Der „charismatische“ Kriegs-Präsident der Ukraine: Wolodymyr kämpft in olivgrün für das Überleben seines Landes. (Archivbild) © Ukrainisches Pressebüro des Präsidenten/DPA

Kann politische Fiktion Wahrheit werden? In der Ukraine geht das: Wolodymyr Selenskyj wurde vom Sitcom- zum Präsidenten - und schließlich zu einer Figur von Weltformat.

Kiew/München - Dass politische Realität ihren Weg als Fiktion auf die Bildschirme findet: Nichts Ungewöhnliches. Man denke an die Watergate-Affäre und den Filmhit „Die Unbestechlichen“. Dass politische Fiktion Realität wird, ist hingegen ein absoluter Ausnahmefall. Vielleicht sogar beispiellos. Und trotzdem ist es passiert. Weitab von Hollywood, in der Ukraine - der Protagonist der verrückten Geschichte heißt Wolodymyr Selenskyj. Jener Selenskyj, der im Ukraine-Konflikt auf einmal zu einer Figur der Weltpolitik geworden ist. Für möglich gehalten hatten das die wenigsten.

Wolodymyr Selenskyj als „Diener des Volkes“? Serien-Fiktion wurde 2019 Realität

Im Jahr 2015 war Selenskyj Comedian. Nicht mehr, aber auch nicht weniger. In der Sitcom „Diener des Volkes“ spielt er die Hauptrolle - einen Geschichtslehrer, der wie die Jungfrau zum Kinde zum Amt des Staatschefs kommt. In der Fiktion ist eine zufällig von einem Schüler gefilmte Zornesrede der Schlüssel zum kometenhaften Aufstieg. „Wir haben die Wahl zwischen Pest und Cholera, und das seit 25 Jahren!“, wütet Selenskyj in seiner Rolle als Wasja Holoborodko; seine Schüler waren gerade zum Zimmern von Wahlkabinen abgeordnet worden: „Auch diesmal wird sich nichts ändern, und weißt du warum? Weil du, mein Vater und ich wieder so ein Schwein wählen werden!“

Vier Jahre später kandidierte der damals 41 Jahre Spaßmacher einfach selbst. Parallelen zu fiktiven Figuren waren selbstverständlich rein zufällig und nicht beabsichtigt. Er habe „keine Erfahrung“, sagte Selenskyj vor dem Wahltag der Nachrichtenagentur AFP dennoch in einem Interview. Er lerne aber bereits für seine mögliche neue Aufgabe: „Schließlich will ich nicht wie ein Idiot aussehen.“ Kennern der Serie könnte bei diesem Satz eine weitere Sequenz in den Sinn gekommen sein: Mit Walnüssen im Mund probt der frisch gewählte Holoborodko in „Diener des Volkes“ die saubere Aussprache - um bei seiner Antrittsrede nicht wie ein Idiot auszusehen.

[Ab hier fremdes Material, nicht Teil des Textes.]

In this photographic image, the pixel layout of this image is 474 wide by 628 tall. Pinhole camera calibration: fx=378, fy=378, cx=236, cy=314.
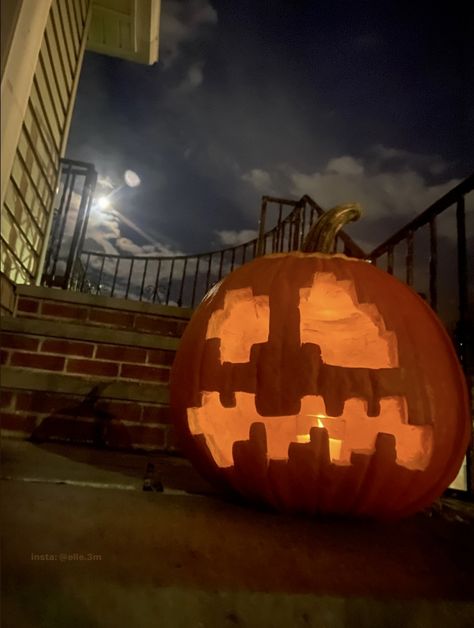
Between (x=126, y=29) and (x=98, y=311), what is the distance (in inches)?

Wolodymyr Selenskyj (re.) 2018 in seinem alten Leben als Spaßmacher - Kompagnon Yevhen Koshovy
Wolodymyr Selenskyj (re.) 2018 bei einer Live-Tournee - Kompagnon Yevhen Koshovy spielt in „Diener des Volkes“ den Außenminister. © Alexander Gusev/Imago

Wie sein Serien-Alter-Ego landete Selenskyj im April 2019 schließlich einen Erdrutschsieg. Wenn auch erst in der Stichwahl gegen Vorgänger Petro Poroschenko. Der Spaß war dann aber tatsächlich schnell vorbei.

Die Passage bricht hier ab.